Una religión que acepta la posibilidad de otras es en último extremo una religión diluida, inerte, inofensiva: un vicio privado, un capricho del espíritu, un pálpito íntimo. Si ser musulmán es como ser filatélico, entonces qué más nos da a los que no les encontramos interés a los sellos. Y el muy religioso Obama les está proponiendo a los muy religiosos musulmanes exactamente esto: la autodestrucción de su fe tal como la entienden. El ejemplo lo tienen delante de las narices, el cristianismo hace tiempo ya que emprendió ese camino hacia la filatelia y sólo algunos resistentes (casi todos en EE.UU.) pretenden hoy día invadir con su fe en ristre el espacio público. Aquí en mi tierra lo más que invaden es las calles del centro una vez al año, en estupendo y ampliamente compartido ejercicio folclórico.
Sin embargo es fácil entender que ponerles un ejemplo cristiano a estos señores tan suyos habría sido igual de eficaz que el lamento del profesor Higgins (Why can’t women be like me?). El presidente, que es bastante más listo que su predecesor, ha preferido valerse de una construcción más o menos mítica que al parecer tiene su peso en el imaginario musulmán: lo menos importante es si existió, o hasta qué punto, la tolerancia en Al Andalus; lo que cuenta es que opera como posibilidad.
El choque con la realidad, como mostraba esa tremenda foto de los encapuchados de Hamas frente a la tele, puede ser tremendo. Decir, como dijo Obama, que el Islam es pacífico y tolerante y benévolo para con toda la humanidad suena a wishful thinking o peor aún, a ensalmo infantil. Es muy difícil afirmarlo con la tranquila contundencia que exhibió, sin romper a reir ni ponerse colorado.
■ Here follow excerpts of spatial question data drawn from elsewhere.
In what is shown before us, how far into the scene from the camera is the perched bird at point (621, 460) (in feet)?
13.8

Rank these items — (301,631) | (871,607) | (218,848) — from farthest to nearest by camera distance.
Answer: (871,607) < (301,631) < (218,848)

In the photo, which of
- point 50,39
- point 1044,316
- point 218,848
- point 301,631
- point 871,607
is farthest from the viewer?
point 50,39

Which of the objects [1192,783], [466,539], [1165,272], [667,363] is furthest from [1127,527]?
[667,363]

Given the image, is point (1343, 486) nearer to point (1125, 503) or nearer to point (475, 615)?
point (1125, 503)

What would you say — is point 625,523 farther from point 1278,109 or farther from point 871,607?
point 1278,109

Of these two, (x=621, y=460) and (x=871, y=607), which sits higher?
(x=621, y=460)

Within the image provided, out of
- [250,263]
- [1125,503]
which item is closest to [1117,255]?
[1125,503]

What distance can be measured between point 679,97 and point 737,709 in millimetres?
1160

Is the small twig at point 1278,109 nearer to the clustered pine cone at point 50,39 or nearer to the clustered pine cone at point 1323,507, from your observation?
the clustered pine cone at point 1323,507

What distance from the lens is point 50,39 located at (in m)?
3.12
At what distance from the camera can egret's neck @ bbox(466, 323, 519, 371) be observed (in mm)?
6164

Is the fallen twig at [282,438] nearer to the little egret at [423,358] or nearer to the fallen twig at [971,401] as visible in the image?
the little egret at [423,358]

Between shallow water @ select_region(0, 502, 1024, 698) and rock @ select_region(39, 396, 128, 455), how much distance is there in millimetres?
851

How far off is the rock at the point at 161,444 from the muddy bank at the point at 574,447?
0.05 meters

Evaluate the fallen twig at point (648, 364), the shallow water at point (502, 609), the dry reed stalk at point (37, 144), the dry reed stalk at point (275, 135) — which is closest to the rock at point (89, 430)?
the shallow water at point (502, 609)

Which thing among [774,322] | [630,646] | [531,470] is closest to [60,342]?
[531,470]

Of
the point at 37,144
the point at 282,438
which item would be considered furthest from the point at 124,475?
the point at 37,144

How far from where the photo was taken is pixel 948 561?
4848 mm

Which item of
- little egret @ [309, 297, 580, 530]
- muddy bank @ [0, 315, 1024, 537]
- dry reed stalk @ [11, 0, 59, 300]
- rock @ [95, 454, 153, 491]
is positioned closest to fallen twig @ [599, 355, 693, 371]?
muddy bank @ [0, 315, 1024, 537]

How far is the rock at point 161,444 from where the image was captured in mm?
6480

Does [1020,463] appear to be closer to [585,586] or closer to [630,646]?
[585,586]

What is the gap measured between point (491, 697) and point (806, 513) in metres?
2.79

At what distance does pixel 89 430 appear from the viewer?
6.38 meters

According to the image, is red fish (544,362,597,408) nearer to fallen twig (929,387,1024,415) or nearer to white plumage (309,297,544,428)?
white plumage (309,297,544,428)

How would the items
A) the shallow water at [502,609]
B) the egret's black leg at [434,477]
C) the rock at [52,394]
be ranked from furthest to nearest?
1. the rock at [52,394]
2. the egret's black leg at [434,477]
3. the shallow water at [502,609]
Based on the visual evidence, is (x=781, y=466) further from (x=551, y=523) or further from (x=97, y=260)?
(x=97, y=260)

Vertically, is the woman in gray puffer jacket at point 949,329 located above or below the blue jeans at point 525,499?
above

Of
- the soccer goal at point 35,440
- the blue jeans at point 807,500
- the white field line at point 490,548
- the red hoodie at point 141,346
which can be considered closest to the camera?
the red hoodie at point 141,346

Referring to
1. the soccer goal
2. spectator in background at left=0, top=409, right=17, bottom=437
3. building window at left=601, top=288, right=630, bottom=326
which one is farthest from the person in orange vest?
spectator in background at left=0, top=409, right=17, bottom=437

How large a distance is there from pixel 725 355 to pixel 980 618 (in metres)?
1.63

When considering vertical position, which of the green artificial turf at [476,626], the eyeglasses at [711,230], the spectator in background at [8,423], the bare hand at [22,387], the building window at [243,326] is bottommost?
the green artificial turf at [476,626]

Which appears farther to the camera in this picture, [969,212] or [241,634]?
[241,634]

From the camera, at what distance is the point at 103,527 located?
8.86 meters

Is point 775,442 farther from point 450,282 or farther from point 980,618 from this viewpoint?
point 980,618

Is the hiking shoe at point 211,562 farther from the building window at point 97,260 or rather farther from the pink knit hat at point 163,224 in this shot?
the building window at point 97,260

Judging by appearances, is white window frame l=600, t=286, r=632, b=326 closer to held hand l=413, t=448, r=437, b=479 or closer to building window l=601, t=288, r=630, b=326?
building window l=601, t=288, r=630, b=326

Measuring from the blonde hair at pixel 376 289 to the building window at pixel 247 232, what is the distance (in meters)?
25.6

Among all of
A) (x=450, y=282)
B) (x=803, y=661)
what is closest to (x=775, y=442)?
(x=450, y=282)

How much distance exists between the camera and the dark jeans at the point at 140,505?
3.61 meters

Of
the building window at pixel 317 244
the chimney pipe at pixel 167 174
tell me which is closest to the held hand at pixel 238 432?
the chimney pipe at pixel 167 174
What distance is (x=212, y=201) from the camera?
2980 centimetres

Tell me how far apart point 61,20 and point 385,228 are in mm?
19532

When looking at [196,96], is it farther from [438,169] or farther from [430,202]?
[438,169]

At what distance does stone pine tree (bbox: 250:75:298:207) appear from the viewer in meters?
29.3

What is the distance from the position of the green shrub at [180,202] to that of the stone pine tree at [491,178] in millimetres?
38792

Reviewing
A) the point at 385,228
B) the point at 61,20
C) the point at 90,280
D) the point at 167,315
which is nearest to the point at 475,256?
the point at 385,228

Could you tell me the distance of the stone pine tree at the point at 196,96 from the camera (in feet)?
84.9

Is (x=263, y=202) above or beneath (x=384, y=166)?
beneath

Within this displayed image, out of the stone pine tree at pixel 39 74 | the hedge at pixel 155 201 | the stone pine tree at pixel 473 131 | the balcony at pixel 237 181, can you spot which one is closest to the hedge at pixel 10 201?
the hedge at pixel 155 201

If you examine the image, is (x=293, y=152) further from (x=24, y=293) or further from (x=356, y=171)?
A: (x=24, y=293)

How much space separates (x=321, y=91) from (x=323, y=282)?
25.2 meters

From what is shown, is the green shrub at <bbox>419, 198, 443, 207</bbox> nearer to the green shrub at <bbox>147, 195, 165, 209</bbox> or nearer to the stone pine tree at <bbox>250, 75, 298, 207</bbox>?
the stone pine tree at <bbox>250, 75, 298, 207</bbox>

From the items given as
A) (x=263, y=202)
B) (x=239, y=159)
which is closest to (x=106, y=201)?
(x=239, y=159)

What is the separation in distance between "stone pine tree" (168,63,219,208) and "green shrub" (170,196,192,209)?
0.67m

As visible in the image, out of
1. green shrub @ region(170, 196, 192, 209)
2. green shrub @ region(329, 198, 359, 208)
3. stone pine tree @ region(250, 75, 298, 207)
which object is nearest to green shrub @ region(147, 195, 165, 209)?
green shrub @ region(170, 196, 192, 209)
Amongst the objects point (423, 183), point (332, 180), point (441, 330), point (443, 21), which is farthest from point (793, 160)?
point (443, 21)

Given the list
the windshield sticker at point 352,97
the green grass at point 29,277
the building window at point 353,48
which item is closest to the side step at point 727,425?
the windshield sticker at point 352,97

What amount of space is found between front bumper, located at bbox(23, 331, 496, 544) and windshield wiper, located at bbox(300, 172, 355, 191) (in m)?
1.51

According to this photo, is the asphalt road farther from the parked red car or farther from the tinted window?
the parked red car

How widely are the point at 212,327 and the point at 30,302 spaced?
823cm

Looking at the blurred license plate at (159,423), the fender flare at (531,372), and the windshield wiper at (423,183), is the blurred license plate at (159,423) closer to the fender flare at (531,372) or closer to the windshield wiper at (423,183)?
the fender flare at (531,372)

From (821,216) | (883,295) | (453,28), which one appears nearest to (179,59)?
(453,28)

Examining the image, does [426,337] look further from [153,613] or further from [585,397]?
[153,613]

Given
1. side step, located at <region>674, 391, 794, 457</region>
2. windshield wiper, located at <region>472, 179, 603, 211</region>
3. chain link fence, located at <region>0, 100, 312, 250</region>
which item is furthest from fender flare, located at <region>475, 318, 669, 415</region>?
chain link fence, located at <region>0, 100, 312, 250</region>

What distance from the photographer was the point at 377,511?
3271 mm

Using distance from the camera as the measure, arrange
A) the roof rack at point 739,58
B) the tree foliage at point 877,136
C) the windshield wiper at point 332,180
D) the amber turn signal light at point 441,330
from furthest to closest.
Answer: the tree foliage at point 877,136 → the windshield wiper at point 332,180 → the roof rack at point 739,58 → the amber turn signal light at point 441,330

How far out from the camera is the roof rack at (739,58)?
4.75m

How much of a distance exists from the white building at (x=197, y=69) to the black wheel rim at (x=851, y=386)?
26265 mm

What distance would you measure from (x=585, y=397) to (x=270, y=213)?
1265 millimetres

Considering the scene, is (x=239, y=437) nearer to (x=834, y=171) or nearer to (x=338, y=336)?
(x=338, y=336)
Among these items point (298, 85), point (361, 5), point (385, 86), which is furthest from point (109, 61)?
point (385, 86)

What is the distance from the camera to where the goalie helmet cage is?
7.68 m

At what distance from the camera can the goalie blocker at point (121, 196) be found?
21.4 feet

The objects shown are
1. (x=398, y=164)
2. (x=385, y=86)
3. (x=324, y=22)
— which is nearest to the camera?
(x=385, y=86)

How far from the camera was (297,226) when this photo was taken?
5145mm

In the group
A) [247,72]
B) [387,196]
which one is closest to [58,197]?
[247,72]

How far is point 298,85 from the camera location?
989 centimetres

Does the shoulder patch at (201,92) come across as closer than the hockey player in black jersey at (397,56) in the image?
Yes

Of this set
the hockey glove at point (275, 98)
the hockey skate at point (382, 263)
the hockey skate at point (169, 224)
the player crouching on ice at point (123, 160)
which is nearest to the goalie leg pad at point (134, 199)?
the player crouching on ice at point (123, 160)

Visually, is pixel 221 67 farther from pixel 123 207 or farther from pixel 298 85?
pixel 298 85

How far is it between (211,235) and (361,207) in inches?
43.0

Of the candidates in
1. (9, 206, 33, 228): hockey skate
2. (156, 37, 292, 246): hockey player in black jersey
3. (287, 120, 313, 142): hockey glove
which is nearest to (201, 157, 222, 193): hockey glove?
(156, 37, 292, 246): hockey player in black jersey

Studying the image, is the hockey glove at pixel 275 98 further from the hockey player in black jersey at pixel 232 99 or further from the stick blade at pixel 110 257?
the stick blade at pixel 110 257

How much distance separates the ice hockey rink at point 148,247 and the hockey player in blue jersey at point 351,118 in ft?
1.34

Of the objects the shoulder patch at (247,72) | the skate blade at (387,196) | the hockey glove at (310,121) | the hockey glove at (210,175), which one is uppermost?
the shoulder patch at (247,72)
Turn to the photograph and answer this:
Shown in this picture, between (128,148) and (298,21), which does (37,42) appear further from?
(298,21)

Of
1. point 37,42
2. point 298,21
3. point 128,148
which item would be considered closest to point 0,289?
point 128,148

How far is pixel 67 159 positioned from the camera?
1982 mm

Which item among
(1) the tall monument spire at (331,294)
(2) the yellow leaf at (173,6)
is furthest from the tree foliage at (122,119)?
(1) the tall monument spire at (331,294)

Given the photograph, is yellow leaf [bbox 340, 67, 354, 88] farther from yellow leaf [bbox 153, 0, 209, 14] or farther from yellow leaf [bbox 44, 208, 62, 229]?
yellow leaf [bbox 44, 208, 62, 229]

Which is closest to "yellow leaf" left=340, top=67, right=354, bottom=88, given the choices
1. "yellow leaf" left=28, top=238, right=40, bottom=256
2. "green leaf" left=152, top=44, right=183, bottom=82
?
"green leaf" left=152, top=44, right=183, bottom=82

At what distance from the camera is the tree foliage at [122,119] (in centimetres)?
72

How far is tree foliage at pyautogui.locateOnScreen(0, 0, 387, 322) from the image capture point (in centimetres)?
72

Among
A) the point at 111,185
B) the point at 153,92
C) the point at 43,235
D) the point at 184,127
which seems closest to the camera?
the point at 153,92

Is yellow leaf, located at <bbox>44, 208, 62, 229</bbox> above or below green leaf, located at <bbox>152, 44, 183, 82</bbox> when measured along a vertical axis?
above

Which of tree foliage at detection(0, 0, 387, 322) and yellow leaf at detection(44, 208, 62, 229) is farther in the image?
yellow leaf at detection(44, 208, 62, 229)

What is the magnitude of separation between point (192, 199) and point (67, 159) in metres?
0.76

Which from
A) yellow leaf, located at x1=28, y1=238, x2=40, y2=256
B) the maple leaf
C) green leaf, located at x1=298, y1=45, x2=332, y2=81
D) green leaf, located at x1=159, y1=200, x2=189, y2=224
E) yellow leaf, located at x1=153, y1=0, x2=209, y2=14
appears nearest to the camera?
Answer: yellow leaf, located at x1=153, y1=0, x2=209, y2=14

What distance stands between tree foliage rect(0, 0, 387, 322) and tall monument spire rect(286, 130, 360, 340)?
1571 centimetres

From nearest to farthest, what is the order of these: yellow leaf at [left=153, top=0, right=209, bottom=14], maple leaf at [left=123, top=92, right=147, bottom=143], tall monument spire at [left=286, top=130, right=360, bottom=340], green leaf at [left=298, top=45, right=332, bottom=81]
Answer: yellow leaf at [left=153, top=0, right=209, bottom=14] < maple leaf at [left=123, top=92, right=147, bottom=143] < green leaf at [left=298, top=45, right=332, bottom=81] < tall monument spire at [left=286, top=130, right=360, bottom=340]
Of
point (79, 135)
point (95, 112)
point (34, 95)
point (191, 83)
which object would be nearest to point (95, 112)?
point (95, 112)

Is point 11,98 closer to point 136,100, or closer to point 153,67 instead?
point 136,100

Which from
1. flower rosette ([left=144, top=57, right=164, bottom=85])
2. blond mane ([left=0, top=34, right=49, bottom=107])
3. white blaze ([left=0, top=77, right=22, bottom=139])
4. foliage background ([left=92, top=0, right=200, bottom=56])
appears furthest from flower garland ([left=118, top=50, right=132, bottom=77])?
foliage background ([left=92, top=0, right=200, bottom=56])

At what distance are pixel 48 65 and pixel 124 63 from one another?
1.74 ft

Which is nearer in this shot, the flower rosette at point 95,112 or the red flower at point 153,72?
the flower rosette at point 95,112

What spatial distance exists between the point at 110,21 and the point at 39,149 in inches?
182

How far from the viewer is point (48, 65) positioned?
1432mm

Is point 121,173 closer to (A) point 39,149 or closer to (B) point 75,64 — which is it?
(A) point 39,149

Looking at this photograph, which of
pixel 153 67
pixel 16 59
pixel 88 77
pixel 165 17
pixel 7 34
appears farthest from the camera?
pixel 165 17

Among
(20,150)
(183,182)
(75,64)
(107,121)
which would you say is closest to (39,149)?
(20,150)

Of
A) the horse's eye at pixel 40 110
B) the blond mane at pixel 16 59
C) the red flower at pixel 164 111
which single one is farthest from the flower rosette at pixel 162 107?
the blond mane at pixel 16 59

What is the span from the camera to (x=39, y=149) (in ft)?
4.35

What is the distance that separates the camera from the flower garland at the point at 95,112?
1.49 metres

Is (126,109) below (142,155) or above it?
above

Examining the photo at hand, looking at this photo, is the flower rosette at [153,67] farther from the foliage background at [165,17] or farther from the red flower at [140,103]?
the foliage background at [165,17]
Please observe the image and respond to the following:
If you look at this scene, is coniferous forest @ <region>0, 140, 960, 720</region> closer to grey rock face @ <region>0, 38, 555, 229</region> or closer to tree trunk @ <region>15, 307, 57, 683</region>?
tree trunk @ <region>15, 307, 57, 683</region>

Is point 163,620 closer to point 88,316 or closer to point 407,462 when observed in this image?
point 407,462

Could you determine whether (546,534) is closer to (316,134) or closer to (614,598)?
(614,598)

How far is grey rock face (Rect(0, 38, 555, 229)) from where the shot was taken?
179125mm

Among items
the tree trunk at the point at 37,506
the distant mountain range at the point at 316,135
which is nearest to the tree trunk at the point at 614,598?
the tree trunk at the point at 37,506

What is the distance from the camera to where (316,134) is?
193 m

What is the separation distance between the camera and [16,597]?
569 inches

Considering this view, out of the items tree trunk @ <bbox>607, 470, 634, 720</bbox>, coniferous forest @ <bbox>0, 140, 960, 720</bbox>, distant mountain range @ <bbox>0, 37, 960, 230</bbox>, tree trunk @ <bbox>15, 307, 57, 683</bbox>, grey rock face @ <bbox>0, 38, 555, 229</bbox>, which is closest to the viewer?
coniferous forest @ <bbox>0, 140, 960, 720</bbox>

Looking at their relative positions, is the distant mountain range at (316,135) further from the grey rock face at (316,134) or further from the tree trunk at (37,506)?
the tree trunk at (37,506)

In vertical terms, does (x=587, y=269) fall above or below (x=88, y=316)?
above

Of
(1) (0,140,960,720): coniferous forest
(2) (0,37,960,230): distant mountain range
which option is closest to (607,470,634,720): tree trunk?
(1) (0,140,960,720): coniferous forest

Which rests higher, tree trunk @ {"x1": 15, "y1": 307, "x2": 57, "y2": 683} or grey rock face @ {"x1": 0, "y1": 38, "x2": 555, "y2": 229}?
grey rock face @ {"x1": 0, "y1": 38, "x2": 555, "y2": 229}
Yo no sería capaz, desde luego, pero esa es una de las mil razones por las que no me hacen presidente del mundo. Los discursos son armas, y a mí esta me pareció bien calibrada. Poner a los musulmanes ante una imagen edulcorada de ellos mismos, decirles que son abiertos y respetuosos con el otro en la esperanza de que se lo crean puede ser mejor estrategia que describirlos como la panda de fanáticos irracionales que mayoritariamente son. Porque las identidades se inventan, y las religiones son tan cambiantes como cualquier institución humana. Estoy convencido de que si un obispo del siglo XII se encontrara con un feligrés cualquiera de ahora mismo le parecería un pecador impenitente, un hereje peligroso, casi un ateo. Tal vez sea posible, tal vez no, que los musulmanes de mañana se parezcan menos a sus padres que a los inofensivos cristianos a los que tanto nos gusta criticar. Un discurso como este no puede hacer mucho al respecto, pero desde luego no estorba.